→ TASK: Count the lines below that include the word "Dress", then give that number and no other words.

### EXERCISE MATERIAL ###

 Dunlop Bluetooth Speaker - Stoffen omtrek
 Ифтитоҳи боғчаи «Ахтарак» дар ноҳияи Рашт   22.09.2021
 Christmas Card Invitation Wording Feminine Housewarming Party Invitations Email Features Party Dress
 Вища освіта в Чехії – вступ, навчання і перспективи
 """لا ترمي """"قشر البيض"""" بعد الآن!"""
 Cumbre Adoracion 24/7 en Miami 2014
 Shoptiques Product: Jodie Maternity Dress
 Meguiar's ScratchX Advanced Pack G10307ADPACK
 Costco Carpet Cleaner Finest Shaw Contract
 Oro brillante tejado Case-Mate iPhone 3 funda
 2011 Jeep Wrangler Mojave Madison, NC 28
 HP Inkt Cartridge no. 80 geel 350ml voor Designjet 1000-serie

###

→ FINISHED EXERCISE: 2